Word for word, reproduce all entries below, leaving every picture out.

» **Collection entries**
* * * *
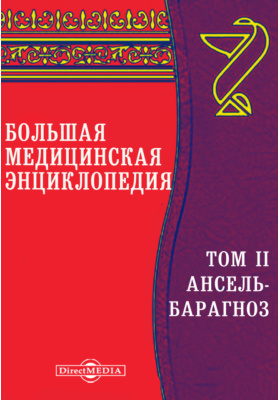 Большая медицинская энциклопедия. Т. II. Ансель-Барагноз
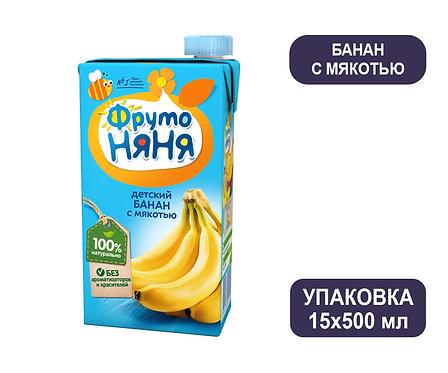 Коробка ФрутоНяня Нектар банановый с мякотью. Тетра-пак. 500 мл.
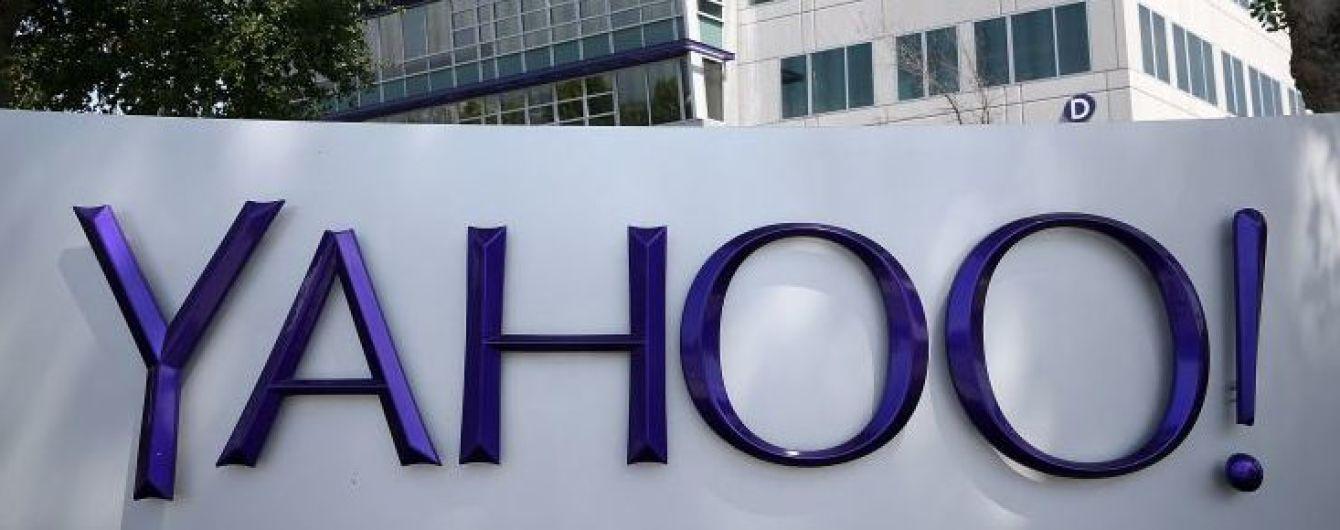В Yahoo заявили про злам трьох мільярдів акаунтів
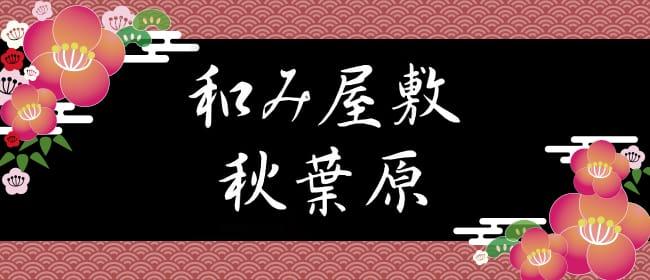 和み屋敷 秋葉原(秋葉原)のメンズエステ求人・アピール画像1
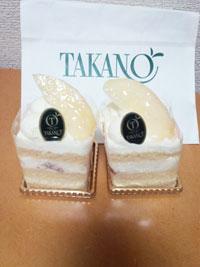 Takano2
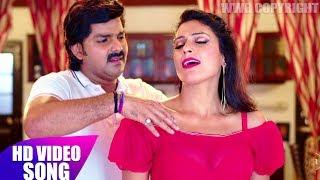 Ratiya Ke Rani   LOHA PAHALWAN   Pawan Singh, Payas Pandit   Bhojpuri New Song 2018   HD VIDEO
* * * *
» **Solution to this exercise**
 Большая медицинская энциклопедия. Т. II. Ансель-Барагноз
 Коробка ФрутоНяня Нектар банановый с мякотью. Тетра-пак. 500 мл.
В Yahoo заявили про злам трьох мільярдів акаунтів
 和み屋敷 秋葉原(秋葉原)のメンズエステ求人・アピール画像1
 Takano2
 Ratiya Ke Rani   LOHA PAHALWAN   Pawan Singh, Payas Pandit   Bhojpuri New Song 2018   HD VIDEO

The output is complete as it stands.